# [Given instruction]
Copy every row below word for word, leaving out the pictures.

# [Excerpted data]
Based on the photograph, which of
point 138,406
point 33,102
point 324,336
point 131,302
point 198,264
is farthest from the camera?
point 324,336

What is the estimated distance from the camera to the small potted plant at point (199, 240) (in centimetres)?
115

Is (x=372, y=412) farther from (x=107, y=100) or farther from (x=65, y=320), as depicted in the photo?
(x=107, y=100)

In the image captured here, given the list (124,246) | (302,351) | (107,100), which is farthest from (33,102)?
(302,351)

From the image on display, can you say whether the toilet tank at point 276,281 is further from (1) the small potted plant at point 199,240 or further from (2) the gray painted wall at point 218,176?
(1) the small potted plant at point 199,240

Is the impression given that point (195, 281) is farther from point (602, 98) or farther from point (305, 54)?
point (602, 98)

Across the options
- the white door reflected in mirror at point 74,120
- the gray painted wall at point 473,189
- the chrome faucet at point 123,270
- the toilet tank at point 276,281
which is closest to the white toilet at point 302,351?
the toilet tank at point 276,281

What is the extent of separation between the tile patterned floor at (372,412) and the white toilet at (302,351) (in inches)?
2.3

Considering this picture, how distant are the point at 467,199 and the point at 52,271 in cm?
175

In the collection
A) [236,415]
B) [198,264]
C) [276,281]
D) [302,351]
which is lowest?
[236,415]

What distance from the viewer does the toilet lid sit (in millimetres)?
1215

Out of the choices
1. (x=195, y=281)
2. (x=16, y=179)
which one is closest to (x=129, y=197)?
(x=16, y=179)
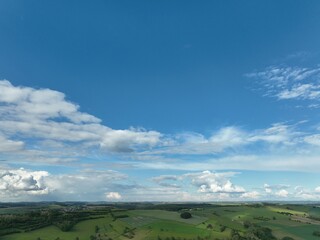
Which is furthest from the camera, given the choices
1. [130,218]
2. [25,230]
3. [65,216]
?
[130,218]

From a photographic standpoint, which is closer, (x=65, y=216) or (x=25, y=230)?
(x=25, y=230)

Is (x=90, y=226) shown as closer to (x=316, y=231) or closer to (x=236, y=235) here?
(x=236, y=235)

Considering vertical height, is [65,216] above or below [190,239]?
above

# [Worked answer]
Based on the photograph, which of
point 138,406
point 33,102
point 324,336
point 131,302
point 198,264
is farthest from the camera?
point 324,336

What is the estimated distance from the camera to the small potted plant at point (199, 240) (in centimetres)?
115

Is (x=372, y=412) farther from (x=107, y=100) or farther from (x=65, y=320), as depicted in the photo?
(x=107, y=100)

In the image captured here, given the list (124,246) | (302,351) | (107,100), which is farthest from (33,102)?
(302,351)

From the image on display, can you say whether the toilet tank at point 276,281 is further from (1) the small potted plant at point 199,240 or further from (2) the gray painted wall at point 218,176?
(1) the small potted plant at point 199,240

Is the impression given that point (195, 281) is farther from point (602, 98) or farther from point (305, 54)?
point (602, 98)

Across the options
- the white door reflected in mirror at point 74,120
- the gray painted wall at point 473,189
- the chrome faucet at point 123,270
- the toilet tank at point 276,281
which is closest to the white toilet at point 302,351?
the toilet tank at point 276,281

What is the extent of separation between the tile patterned floor at (372,412) and the white toilet at (302,351) (in inches)?
2.3

Considering this picture, how distant are the point at 467,199 and the point at 52,271 in cm?
175

In the collection
A) [236,415]
B) [198,264]
C) [276,281]
D) [302,351]
which is lowest?
[236,415]

What distance from the viewer does the toilet lid sit (in millimetres)?
1215

Out of the choices
1. (x=195, y=281)
2. (x=16, y=179)
which one is closest to (x=129, y=197)?
(x=16, y=179)
Which is furthest from the camera, given the choices
1. [130,218]
2. [25,230]
3. [65,216]
?
[130,218]

From a photographic standpoint, which is closer, (x=65, y=216) or (x=25, y=230)?
(x=25, y=230)

Is (x=90, y=226) shown as closer to (x=316, y=231) or closer to (x=236, y=235) here?
(x=236, y=235)

Considering vertical height, is [65,216] above or below [190,239]?
above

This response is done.